* [EXERCISE INSTRUCTIONS]: Return only that part of the material below which starts with the line containing "Metallic Green Bee by RandyHume" and goes on through the line containing "Nach Hause nach Mauritius", restated exactly.

* [DATASET RECORDS]:
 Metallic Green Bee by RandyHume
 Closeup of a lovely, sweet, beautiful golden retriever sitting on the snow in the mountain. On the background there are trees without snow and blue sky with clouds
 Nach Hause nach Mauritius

...

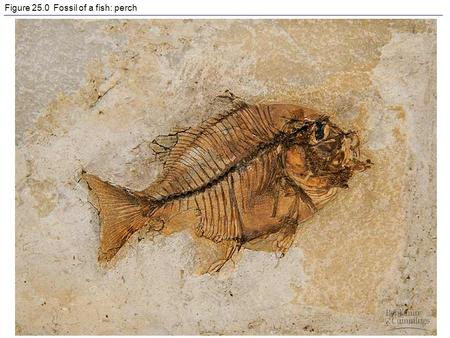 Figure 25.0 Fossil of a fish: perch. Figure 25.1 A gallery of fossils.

* * *

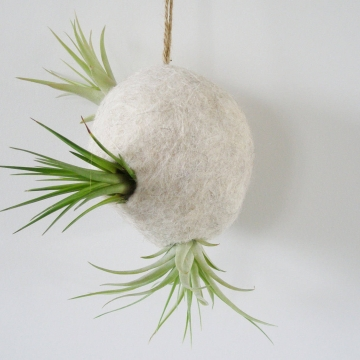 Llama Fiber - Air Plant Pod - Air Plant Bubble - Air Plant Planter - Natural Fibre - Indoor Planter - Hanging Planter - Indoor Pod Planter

* [OUTPUT FOR THIS EXERCISE]:
 Metallic Green Bee by RandyHume
 Closeup of a lovely, sweet, beautiful golden retriever sitting on the snow in the mountain. On the background there are trees without snow and blue sky with clouds
 Nach Hause nach Mauritius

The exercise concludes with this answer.